▶ [Written problem] Echo the rows verbatim, starting at the line that contains "How far away from the point" and ending at the last line of the rows. Leave the pictures out of your answer.

Excerpts of spatial question data
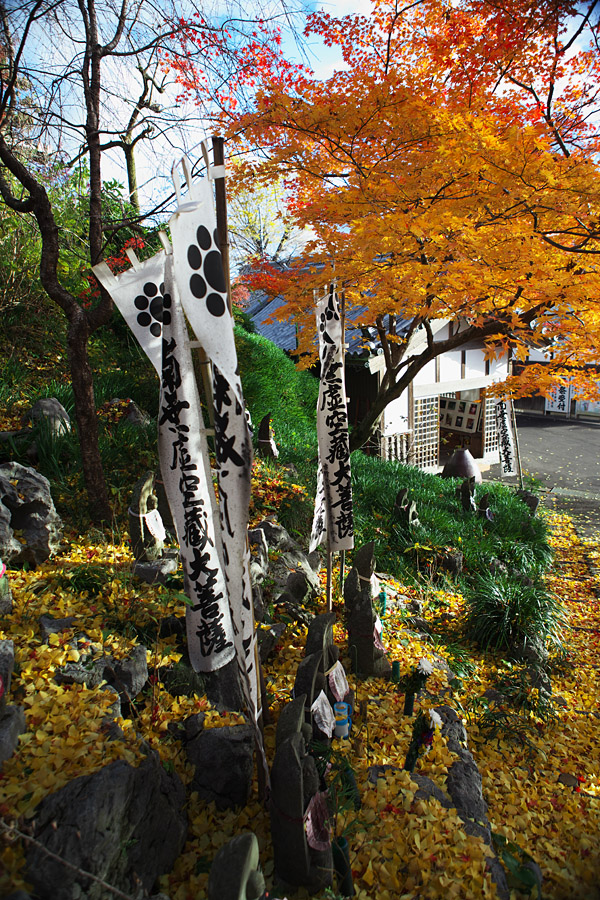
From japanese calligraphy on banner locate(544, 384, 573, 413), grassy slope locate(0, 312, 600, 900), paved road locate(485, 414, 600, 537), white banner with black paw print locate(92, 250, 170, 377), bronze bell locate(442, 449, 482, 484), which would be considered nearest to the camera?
grassy slope locate(0, 312, 600, 900)

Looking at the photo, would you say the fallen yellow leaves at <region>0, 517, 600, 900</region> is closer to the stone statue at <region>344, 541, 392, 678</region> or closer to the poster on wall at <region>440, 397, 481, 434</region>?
the stone statue at <region>344, 541, 392, 678</region>

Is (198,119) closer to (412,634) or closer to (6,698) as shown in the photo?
(6,698)

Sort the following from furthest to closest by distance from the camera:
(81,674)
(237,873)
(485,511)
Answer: (485,511)
(81,674)
(237,873)

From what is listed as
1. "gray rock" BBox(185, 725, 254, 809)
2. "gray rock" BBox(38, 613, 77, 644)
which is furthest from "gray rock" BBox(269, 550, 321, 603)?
"gray rock" BBox(185, 725, 254, 809)

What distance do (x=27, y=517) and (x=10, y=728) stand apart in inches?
105

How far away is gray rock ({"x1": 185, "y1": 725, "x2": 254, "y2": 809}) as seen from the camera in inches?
115

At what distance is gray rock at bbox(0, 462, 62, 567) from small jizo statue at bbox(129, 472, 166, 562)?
883mm

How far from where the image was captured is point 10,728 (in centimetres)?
265

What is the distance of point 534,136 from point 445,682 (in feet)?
17.8

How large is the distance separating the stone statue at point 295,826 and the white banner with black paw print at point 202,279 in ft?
6.21

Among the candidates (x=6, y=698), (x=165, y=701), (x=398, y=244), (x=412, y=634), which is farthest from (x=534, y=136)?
(x=6, y=698)

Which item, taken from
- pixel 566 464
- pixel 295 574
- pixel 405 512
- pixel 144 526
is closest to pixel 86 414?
pixel 144 526

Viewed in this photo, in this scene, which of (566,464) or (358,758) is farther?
(566,464)

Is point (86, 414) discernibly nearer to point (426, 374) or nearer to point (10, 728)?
point (10, 728)
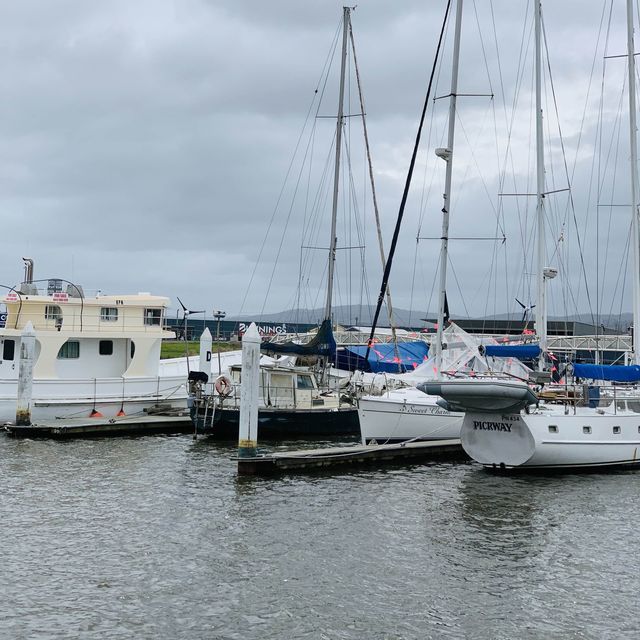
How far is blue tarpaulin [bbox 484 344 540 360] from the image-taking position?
2825cm

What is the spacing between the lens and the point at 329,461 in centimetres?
2375

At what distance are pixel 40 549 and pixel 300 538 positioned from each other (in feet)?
16.6

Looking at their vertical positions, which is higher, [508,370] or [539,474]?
[508,370]

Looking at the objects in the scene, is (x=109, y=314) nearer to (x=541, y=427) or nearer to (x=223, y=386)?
(x=223, y=386)

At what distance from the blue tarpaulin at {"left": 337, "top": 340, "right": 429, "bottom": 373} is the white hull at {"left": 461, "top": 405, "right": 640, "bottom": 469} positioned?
12141 millimetres

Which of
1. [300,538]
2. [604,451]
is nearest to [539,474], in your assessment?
[604,451]

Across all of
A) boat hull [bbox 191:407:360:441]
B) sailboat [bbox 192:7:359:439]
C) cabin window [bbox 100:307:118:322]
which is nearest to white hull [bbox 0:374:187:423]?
cabin window [bbox 100:307:118:322]

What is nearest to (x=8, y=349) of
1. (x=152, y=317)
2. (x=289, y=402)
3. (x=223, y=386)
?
(x=152, y=317)

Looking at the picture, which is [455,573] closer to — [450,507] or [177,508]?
[450,507]

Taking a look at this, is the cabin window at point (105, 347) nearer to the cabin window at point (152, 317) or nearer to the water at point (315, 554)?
the cabin window at point (152, 317)

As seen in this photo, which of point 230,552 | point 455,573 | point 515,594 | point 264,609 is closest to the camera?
point 264,609

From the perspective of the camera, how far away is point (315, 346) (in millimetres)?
32469

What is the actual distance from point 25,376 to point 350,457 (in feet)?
43.9

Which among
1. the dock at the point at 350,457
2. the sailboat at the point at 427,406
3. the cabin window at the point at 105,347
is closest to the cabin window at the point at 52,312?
the cabin window at the point at 105,347
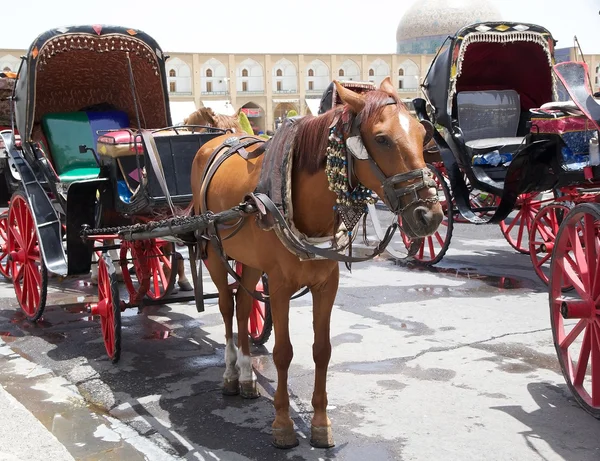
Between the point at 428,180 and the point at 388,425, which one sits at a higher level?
the point at 428,180

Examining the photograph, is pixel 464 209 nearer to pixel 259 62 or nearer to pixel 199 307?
pixel 199 307

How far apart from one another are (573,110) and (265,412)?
8.85ft

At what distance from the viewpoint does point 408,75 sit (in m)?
59.9

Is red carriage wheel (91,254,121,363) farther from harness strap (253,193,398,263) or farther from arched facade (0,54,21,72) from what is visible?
arched facade (0,54,21,72)

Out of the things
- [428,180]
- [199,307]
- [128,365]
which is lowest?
[128,365]

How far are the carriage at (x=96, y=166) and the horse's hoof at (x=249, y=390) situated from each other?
0.68 m

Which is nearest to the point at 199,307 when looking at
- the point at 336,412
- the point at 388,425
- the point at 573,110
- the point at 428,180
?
the point at 336,412

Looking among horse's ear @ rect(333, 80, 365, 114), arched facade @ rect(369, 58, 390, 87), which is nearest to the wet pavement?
horse's ear @ rect(333, 80, 365, 114)

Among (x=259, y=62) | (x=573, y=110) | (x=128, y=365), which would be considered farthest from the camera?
(x=259, y=62)

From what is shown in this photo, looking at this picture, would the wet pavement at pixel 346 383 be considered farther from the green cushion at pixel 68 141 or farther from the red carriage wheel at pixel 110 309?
the green cushion at pixel 68 141

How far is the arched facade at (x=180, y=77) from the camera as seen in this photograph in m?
54.4

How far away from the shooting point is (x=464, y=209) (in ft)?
23.8

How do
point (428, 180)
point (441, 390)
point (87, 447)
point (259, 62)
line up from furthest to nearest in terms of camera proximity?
point (259, 62) → point (441, 390) → point (87, 447) → point (428, 180)

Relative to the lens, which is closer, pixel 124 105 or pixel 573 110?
pixel 573 110
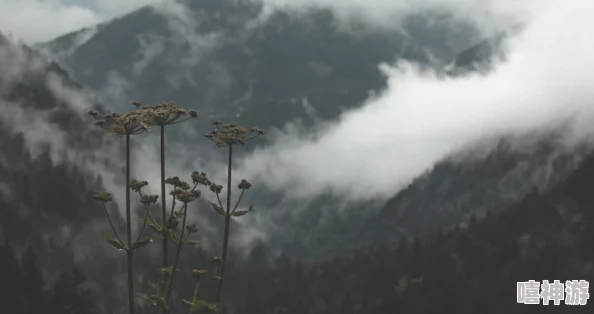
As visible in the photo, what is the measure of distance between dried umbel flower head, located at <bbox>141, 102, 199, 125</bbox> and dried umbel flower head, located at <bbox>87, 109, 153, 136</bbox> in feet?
0.42

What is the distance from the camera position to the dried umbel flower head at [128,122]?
1270 centimetres

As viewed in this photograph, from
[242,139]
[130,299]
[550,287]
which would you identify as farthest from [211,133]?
[550,287]

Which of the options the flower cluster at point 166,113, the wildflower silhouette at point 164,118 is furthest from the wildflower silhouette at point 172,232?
the flower cluster at point 166,113

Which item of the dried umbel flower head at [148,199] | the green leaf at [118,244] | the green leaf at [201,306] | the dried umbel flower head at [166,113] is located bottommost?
the green leaf at [201,306]

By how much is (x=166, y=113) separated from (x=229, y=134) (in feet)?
8.84

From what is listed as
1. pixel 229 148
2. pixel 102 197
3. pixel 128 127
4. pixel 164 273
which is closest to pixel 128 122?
pixel 128 127

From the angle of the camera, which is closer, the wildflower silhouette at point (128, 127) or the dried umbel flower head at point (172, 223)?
the wildflower silhouette at point (128, 127)

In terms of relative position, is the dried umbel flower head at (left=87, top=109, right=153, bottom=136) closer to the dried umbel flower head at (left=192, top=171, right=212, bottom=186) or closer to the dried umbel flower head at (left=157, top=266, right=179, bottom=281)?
the dried umbel flower head at (left=192, top=171, right=212, bottom=186)

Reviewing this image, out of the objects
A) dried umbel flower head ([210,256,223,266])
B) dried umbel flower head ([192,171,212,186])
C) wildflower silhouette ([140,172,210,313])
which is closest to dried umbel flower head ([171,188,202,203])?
wildflower silhouette ([140,172,210,313])

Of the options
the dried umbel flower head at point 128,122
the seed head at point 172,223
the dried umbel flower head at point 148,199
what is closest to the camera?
the dried umbel flower head at point 128,122

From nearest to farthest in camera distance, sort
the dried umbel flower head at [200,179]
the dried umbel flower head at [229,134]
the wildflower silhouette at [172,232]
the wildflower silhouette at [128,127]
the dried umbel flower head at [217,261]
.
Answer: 1. the wildflower silhouette at [172,232]
2. the wildflower silhouette at [128,127]
3. the dried umbel flower head at [217,261]
4. the dried umbel flower head at [200,179]
5. the dried umbel flower head at [229,134]

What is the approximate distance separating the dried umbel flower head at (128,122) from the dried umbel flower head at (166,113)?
127 mm

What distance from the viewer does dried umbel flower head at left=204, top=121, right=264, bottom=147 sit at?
15.0 meters

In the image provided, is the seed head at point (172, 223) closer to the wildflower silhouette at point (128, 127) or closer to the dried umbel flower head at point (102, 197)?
the wildflower silhouette at point (128, 127)
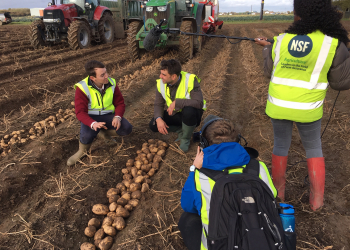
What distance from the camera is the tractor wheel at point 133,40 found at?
797 centimetres

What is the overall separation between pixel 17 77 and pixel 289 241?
7062 millimetres

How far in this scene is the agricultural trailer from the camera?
9336 millimetres

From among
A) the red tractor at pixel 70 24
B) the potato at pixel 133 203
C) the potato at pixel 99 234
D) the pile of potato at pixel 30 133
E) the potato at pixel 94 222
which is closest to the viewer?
the potato at pixel 99 234

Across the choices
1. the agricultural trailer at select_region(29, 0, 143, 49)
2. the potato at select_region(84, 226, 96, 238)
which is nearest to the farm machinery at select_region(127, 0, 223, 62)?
the agricultural trailer at select_region(29, 0, 143, 49)

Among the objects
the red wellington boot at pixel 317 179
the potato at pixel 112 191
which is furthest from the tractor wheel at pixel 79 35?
the red wellington boot at pixel 317 179

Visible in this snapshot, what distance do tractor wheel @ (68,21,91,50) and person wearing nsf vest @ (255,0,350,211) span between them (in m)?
9.05

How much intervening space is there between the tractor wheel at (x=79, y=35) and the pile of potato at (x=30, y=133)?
617 centimetres

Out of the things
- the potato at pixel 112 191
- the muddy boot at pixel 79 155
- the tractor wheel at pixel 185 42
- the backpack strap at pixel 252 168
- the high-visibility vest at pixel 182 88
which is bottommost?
the potato at pixel 112 191

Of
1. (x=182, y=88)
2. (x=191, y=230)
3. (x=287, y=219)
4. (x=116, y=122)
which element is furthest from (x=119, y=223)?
(x=182, y=88)

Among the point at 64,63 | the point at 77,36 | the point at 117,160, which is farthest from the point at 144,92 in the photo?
the point at 77,36

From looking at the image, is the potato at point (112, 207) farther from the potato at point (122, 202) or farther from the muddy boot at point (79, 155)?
the muddy boot at point (79, 155)

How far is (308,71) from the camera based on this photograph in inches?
73.4

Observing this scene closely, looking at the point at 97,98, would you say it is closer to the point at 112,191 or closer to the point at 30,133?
the point at 112,191

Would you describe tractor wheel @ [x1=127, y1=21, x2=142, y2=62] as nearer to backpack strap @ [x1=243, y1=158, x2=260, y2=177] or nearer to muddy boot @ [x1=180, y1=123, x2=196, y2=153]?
muddy boot @ [x1=180, y1=123, x2=196, y2=153]
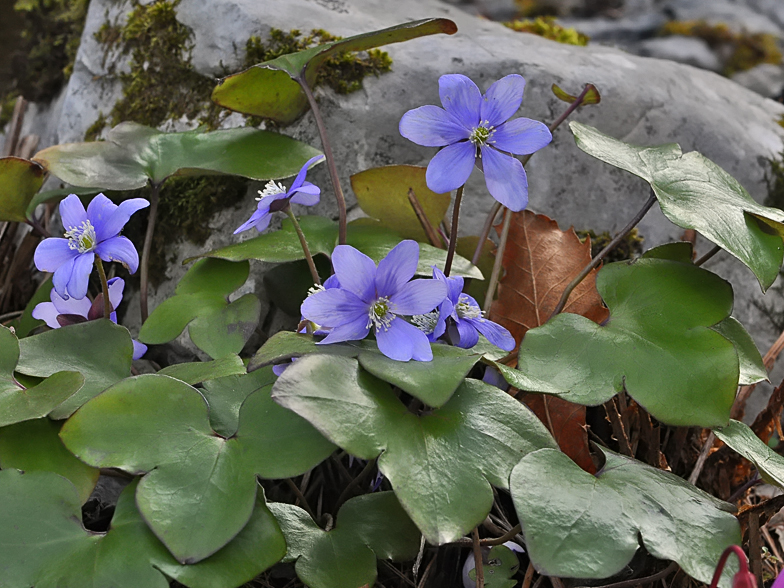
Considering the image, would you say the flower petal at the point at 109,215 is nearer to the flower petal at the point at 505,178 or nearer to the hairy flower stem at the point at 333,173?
the hairy flower stem at the point at 333,173

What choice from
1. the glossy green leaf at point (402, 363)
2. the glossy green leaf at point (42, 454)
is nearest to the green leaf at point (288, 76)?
the glossy green leaf at point (402, 363)

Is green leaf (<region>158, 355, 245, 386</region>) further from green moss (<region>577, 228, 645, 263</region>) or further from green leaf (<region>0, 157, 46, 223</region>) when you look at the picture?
green moss (<region>577, 228, 645, 263</region>)

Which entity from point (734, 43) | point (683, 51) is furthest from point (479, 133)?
point (734, 43)

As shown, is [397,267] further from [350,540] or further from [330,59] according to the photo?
[330,59]

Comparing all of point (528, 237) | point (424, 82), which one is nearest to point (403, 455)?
point (528, 237)

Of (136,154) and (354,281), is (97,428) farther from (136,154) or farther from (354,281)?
(136,154)
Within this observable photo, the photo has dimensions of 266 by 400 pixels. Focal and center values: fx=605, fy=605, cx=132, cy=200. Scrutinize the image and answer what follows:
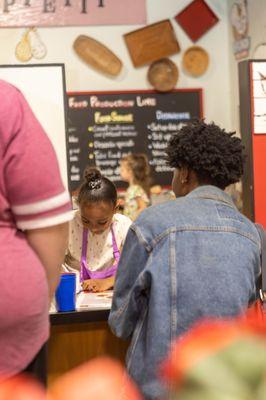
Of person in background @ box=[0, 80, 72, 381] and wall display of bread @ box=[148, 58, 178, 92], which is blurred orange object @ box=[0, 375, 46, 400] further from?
wall display of bread @ box=[148, 58, 178, 92]

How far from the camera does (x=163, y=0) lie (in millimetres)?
5707

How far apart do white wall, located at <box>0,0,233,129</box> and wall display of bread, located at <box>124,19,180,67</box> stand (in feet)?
0.18

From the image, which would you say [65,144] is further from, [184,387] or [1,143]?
[184,387]

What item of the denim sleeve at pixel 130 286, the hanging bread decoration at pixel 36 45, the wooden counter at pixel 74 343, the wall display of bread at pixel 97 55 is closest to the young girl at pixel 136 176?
the wall display of bread at pixel 97 55

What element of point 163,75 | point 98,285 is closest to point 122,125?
point 163,75

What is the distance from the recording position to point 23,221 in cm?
119

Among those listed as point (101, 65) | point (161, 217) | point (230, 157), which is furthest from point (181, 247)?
point (101, 65)

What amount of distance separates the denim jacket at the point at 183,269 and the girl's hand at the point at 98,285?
86 centimetres

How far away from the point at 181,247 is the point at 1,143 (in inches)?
30.9

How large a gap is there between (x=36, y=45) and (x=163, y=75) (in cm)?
120

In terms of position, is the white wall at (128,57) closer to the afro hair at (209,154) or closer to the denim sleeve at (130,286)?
the afro hair at (209,154)

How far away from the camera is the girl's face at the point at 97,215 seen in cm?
279

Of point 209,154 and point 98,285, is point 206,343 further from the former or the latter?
point 98,285

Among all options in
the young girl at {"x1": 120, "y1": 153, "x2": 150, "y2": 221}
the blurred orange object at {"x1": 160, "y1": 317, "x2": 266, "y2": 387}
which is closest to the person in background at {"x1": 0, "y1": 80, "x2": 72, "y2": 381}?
the blurred orange object at {"x1": 160, "y1": 317, "x2": 266, "y2": 387}
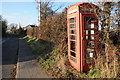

▶ [Solution for this exercise]
How far away from the point at 181,247 is the point at 1,143 (in inches)?
30.9

How large a gap is there between (x=36, y=45) and (x=163, y=75) (in cm)?
120

In terms of position, is the white wall at (128,57) closer to the afro hair at (209,154) or closer to the denim sleeve at (130,286)?
the afro hair at (209,154)

How far away from the camera is the girl's face at the point at 97,215 seen in cm?
279

Of point 209,154 and point 98,285, is point 206,343 further from the former or the latter?
point 98,285

Among all options in
the young girl at {"x1": 120, "y1": 153, "x2": 150, "y2": 221}
the blurred orange object at {"x1": 160, "y1": 317, "x2": 266, "y2": 387}
which is closest to the person in background at {"x1": 0, "y1": 80, "x2": 72, "y2": 381}?
the blurred orange object at {"x1": 160, "y1": 317, "x2": 266, "y2": 387}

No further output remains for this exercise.